Let's add another script. This once will start a server and watch all files in our public folder. Because the other watch scripts all compile into the public folder anytime we make any changes browser-sync will detect them and restart the server and refresh the browser.

"scripts": {
    [...]
    "dev-server": "browser-sync start --server 'public' --files 'public/**/*.*'"
    [...]
  }

Tying it all together.

Let's tie it all together with a build and start script. For these, we want to be able to run multiple npm scripts at once. For this we will use one last package - npm-run-all. This allows you to run scripts sequentially or in parallel.

# npm
npm install --save-dev npm-run-all

# yarn
yarn add -D npm-run-all

With this installed we can write 2 final scripts. Let's tackle the build script.
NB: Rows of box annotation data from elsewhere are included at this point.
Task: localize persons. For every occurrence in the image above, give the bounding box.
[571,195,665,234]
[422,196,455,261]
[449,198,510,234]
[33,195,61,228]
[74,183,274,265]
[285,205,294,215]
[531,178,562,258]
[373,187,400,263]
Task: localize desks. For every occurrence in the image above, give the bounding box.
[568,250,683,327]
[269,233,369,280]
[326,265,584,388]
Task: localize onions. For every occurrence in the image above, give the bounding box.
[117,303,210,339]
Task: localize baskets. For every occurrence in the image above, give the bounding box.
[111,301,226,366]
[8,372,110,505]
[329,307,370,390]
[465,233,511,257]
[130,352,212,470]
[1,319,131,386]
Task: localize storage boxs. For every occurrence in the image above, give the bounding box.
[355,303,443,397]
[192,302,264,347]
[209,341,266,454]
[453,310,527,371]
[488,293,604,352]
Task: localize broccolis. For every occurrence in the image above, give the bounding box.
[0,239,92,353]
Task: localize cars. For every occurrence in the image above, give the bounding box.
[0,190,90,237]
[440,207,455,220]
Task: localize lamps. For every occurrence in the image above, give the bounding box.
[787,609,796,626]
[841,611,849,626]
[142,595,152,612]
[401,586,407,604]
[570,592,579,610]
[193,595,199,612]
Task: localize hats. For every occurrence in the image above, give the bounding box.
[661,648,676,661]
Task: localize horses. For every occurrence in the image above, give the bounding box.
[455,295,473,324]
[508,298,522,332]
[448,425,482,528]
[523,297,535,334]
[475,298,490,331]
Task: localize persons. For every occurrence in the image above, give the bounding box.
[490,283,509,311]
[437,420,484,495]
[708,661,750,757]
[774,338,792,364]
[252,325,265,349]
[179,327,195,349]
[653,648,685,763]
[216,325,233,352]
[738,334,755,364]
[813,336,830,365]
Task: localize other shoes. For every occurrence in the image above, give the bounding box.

We want to be able to compile both the scss and elm in a single command. All we do is pass the names on the scripts and we want them to run in parallel so we use the -p flag.

"scripts": {
    [...]
    "build": "npm-run-all -p build-css build-elm "
    [...]
  }

The last script is the one we will use the most. This starts our dev server, and compiles (with file watching) both the Elm and SCSS.

"scripts": {
    [...]
    "start": "npm-run-all -p watch-css watch:elm dev-server"
    [...]
  }

And that is it. The complete scripts section should look like this:

"scripts": {
    "start": "npm-run-all -p watch-css watch:elm dev-server",
    "watch:elm": "chokidar './src/**/*.elm' -c 'elm make ./src/Main.elm --output ./public/js/elm.compiled.js' --initial",
    "build-css": "node-sass-chokidar sass/ -o public/css",
    "watch-css": "npm run build-css && node-sass-chokidar sass/ -o public/css --watch --recursive",
    "build-elm": "elm make ./src/Main.elm --output ./public/js/elm.compiled.js --optimize",
    "build": "npm-run-all -p build-css build-elm ",
    "dev-server": "browser-sync start --server 'public' --files 'public/**/*.*'"
  },

I am still really new to Elm development and I am sure there are better ways to build your projects but I wanted something simple that I could easily understand. I hope this helps in some way.